その管理人、山岸は男のくせに酷く世話好きで、仲人をするのが趣味だった。

 だから独身と思しき人物を見掛けると、暇を見付けては見合い写真を持って部屋を訪ねる。

 千聖も山岸が管理人になってからずっと、大学から帰った後や休みの朝に何度も奇襲に合いウンザリしていた。

 そして考えた――

 独身だから狙われるのだ。

 独身でなければ、もうあの山のような見合い写真を見せられる事も無い。

 そこである日、こう告げる事にした。

「じつは俺、結婚してるんです。
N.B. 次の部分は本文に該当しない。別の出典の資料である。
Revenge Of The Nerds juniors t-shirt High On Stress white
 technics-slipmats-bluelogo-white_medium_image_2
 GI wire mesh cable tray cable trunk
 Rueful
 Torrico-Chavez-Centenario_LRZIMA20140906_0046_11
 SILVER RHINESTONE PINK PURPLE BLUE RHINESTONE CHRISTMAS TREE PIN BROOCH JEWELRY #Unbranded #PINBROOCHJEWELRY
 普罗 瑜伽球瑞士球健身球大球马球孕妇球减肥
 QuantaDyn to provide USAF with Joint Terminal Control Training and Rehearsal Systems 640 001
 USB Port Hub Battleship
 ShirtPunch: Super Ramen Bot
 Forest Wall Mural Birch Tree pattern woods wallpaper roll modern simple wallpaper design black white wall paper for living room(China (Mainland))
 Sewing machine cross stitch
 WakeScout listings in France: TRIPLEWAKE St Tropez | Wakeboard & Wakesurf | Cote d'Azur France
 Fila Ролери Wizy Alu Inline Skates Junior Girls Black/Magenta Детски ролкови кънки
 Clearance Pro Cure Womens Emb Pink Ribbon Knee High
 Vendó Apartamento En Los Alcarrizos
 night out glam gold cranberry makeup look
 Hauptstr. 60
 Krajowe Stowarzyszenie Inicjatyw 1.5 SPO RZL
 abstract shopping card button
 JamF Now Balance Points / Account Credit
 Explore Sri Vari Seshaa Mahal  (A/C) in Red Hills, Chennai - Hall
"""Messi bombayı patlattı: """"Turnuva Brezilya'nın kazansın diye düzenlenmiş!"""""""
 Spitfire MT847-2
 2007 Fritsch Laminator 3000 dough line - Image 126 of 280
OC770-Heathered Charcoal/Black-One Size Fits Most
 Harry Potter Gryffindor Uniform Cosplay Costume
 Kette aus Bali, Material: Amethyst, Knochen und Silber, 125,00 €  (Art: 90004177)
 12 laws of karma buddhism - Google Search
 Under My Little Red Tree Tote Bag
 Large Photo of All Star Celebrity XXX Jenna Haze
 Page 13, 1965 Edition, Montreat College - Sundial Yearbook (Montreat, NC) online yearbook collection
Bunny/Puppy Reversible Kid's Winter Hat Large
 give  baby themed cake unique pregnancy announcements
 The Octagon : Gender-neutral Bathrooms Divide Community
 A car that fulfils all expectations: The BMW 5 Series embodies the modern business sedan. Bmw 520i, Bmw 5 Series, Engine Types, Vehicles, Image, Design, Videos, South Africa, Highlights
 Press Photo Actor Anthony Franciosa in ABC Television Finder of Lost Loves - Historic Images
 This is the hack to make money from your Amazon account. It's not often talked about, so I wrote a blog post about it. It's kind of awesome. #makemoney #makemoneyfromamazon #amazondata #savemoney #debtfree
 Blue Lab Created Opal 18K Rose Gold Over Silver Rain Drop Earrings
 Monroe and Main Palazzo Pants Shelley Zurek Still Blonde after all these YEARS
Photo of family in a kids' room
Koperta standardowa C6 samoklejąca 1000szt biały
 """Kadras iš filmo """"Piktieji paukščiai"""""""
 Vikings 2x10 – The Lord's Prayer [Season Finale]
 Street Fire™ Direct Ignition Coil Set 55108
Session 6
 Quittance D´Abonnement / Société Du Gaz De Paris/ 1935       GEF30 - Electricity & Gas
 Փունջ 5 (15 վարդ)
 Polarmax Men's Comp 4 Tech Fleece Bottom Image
ただ、妻がまだ高校生で学校へ通っているので、実家に置いてあるんです」

 山岸は納得した。

 千聖はホッとした。

 だが昨夜未央と話しをして、未央がその『実家に置いてある妻』だと勘違いしたに違いなかった。

「最悪だ……」

 溜め息をついて、千聖は肩を落とした。

「どうかした?」

「『どうかした?』じゃないよ。いい加減にしてくれ。帰ってくれよ!あんたの望み通りに一晩泊めてやったんだ。もういいだろう !?」

 急に大きな声を上げた千聖を見て、未央は少し困った顔をした。

「千聖、怒ってるの?」

「ああ怒ってるさ、あんたに関わった自分に怒ってるんだよ!車は壊される、管理人には誤解される、せっかくの休みも台無しだ。だからもうさっさと帰ってくれ!」

 途端に未央は真剣な顔になった。

「家に帰れって言うの?」

「そうだ」

「帰ったら私、一人になるのよ?昨夜の奴らにまた襲われるかも知れないのよ?」

「そんな事、俺には関係ない」

 煩い蝿を追うように片手をヒラヒラと振った千聖に、未央はシーツを掴んだまま飛び起きた。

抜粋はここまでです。